__What is needed__:
Exact copy, no pictures: set down every entry below as written.
:: Study material
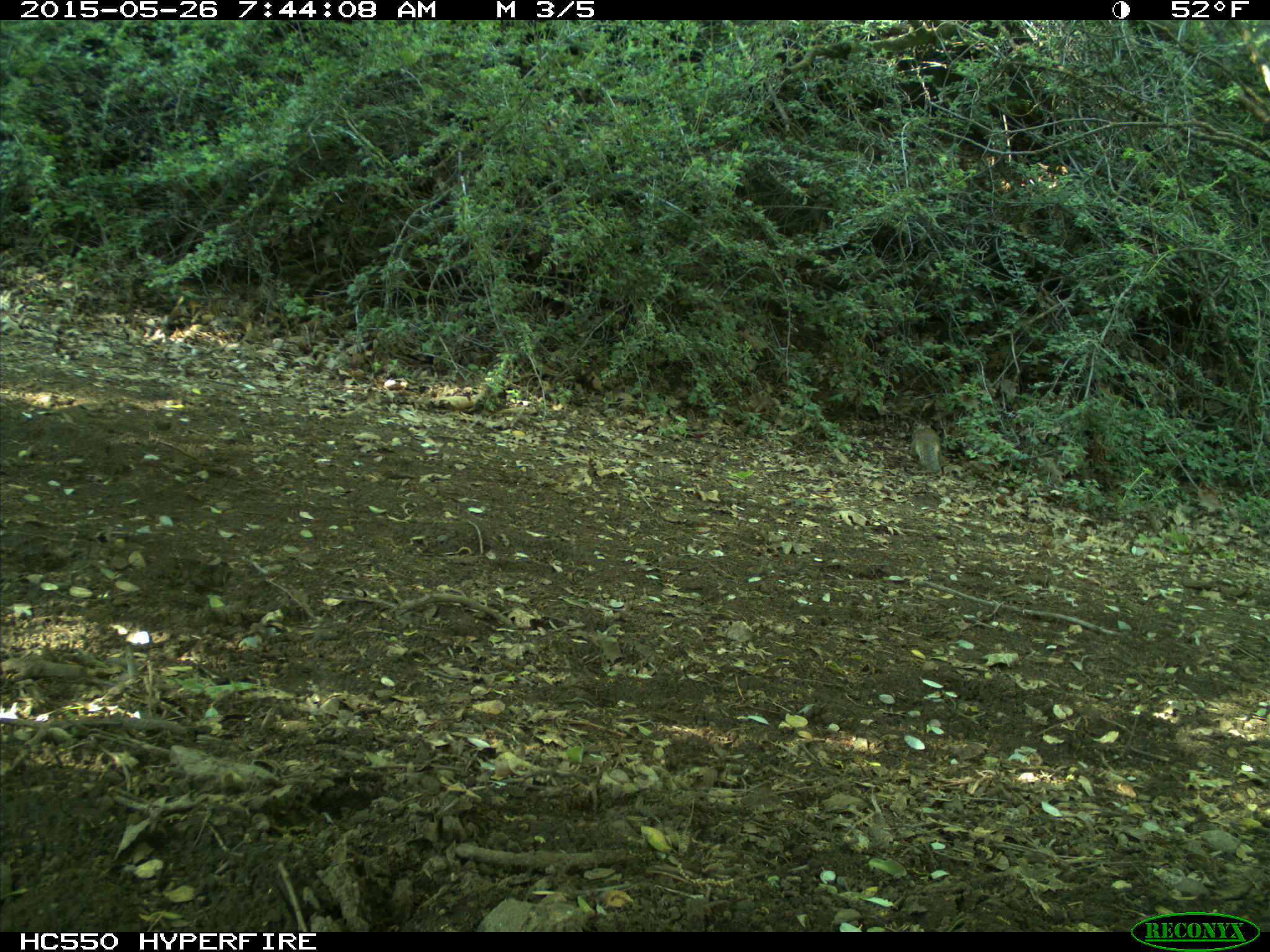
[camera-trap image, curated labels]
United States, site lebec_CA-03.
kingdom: Animalia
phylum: Chordata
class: Mammalia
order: Rodentia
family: Sciuridae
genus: Otospermophilus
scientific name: Otospermophilus beecheyi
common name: california ground squirrel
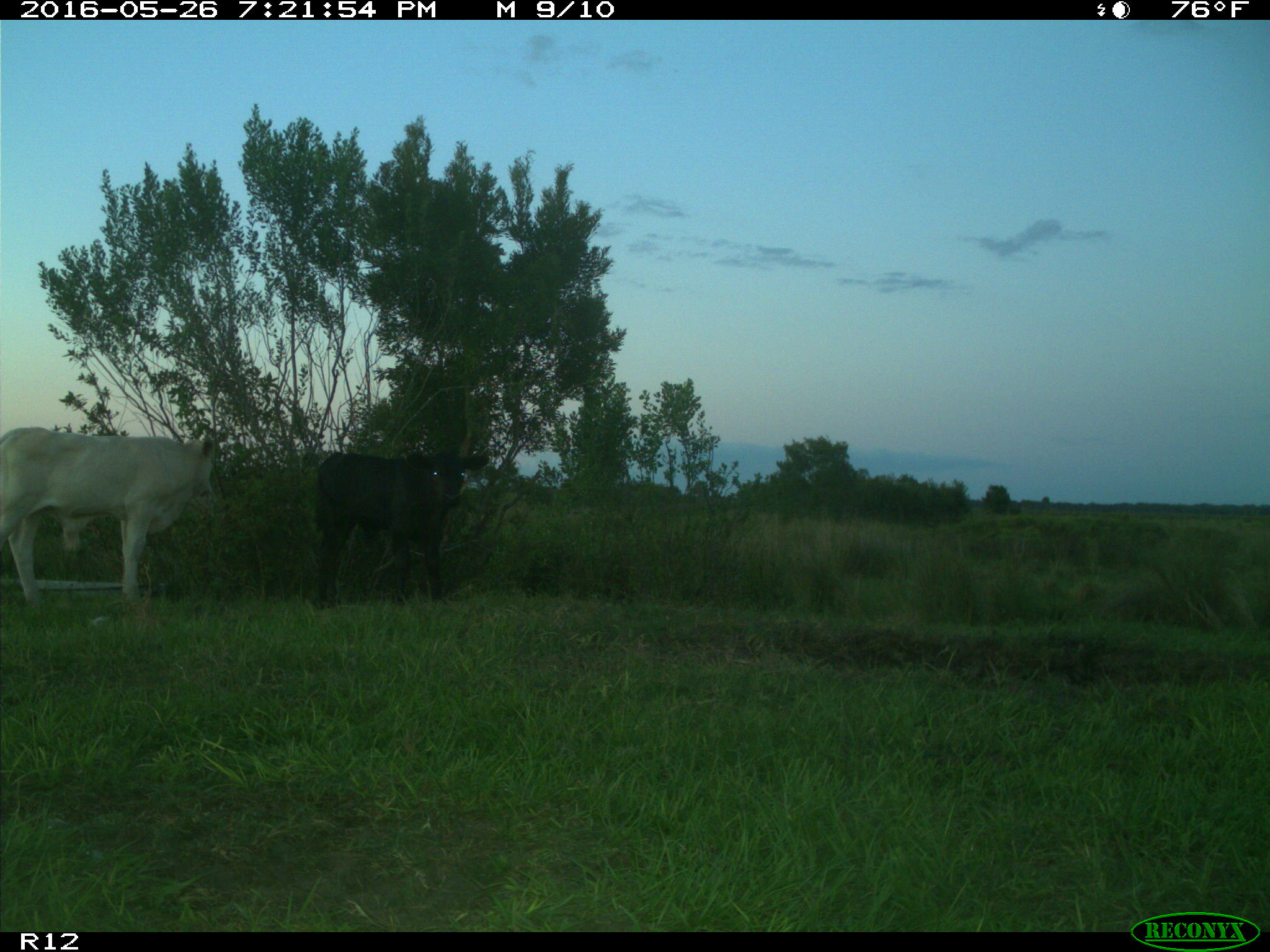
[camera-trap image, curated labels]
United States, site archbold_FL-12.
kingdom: Animalia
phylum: Chordata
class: Mammalia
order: Artiodactyla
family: Bovidae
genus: Bos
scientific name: Bos taurus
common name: domestic cow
::::
__Output of the task__:
[camera-trap image, curated labels]
United States, site lebec_CA-03.
kingdom: Animalia
phylum: Chordata
class: Mammalia
order: Rodentia
family: Sciuridae
genus: Otospermophilus
scientific name: Otospermophilus beecheyi
common name: california ground squirrel
[camera-trap image, curated labels]
United States, site archbold_FL-12.
kingdom: Animalia
phylum: Chordata
class: Mammalia
order: Artiodactyla
family: Bovidae
genus: Bos
scientific name: Bos taurus
common name: domestic cow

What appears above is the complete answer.